Estas, aliás, foram as conclusões a que chegou o Supremo Tribunal Federal por ocasião do julgamento do RE 579.951-4/RN, em que se reconheceu a desnecessidade da existência de lei específica para se haver a antijuridicidade formal e material do nepotismo na administração pública à luz do princípio da moralidade inscrito no art. 37 da Constituição Federal – ensejando, inclusive, após a reunião de outros precedentes no mesmo sentido, a edição da súmula vinculante n° 13.

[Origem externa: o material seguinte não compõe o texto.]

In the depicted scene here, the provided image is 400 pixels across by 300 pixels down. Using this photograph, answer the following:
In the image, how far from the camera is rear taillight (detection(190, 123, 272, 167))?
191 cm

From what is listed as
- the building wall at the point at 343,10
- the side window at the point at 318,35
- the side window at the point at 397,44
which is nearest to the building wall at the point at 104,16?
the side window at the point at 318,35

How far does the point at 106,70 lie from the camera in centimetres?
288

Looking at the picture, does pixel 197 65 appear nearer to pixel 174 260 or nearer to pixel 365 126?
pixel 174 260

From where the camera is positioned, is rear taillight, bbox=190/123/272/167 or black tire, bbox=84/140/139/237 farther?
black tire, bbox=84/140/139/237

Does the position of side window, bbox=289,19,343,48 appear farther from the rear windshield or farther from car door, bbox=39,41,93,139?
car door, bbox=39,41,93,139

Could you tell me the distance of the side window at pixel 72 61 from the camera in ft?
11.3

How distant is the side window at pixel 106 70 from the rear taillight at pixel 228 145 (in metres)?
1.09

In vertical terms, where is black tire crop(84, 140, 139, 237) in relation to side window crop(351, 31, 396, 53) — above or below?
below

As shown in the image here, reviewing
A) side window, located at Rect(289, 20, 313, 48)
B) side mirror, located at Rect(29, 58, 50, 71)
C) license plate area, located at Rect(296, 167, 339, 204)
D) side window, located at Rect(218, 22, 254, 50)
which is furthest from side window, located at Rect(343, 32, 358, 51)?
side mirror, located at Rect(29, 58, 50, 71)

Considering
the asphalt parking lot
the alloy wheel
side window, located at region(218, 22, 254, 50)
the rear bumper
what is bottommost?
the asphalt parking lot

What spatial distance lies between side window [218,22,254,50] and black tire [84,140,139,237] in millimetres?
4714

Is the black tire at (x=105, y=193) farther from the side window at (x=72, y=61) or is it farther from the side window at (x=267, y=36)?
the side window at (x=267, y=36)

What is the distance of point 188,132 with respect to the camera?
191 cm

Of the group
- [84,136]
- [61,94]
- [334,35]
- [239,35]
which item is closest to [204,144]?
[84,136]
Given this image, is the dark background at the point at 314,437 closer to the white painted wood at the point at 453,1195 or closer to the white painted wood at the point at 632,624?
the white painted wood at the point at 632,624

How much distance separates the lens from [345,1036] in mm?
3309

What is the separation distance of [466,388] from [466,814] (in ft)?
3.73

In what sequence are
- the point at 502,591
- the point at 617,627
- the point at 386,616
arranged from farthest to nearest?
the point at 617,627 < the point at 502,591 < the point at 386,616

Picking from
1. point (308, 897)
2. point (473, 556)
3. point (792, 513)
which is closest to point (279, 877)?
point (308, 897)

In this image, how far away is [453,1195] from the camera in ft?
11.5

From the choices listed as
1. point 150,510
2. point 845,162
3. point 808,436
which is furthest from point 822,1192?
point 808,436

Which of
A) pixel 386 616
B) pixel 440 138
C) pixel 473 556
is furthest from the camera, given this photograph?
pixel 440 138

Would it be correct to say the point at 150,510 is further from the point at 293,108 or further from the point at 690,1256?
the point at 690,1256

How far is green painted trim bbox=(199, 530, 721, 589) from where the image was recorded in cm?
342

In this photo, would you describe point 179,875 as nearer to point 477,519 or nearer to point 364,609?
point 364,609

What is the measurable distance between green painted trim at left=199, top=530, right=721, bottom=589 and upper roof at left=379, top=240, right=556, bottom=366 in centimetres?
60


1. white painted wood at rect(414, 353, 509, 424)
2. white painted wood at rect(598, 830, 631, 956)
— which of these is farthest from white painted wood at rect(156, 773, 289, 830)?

IV. Moralidade e Improbidade

Os atos da classe dos aqui questionados classificam-se imoralidade qualificada – a improbidade administrativa. Na ordem do que preceitua nossa Lex Mater, ensejam estes (uma vez julgados definitivamente, mediante o devido processo legal) suspensão dos direitos políticos, a perda da função pública, e o ressarcimento dos danos causados ao erário, “sem prejuízo da ação penal cabível”, na dicção do § 4º de seu artigo 37.

A probidade – para alguns, conceito mais amplo, que incluiria a moralidade – vincula hoje a retidão na atuação estatal de modo a até mesmo obrigar o agente a recusar cumprimento à ordem de superior hierárquico se manifestamente imoral. Assim, traz-se ao Direito Administrativo conceito análogo ao do Direito Penal, para o qual só exclui-se a punibilidade do agente em cumprimento de ordem legal se esta não era manifestamente ilegal (art. 22 CP). Certamente, ao juízo do homem médio não se questiona seja ilegítimo o uso particular de verbas (ou benefícios, como passagens áreas) públicas.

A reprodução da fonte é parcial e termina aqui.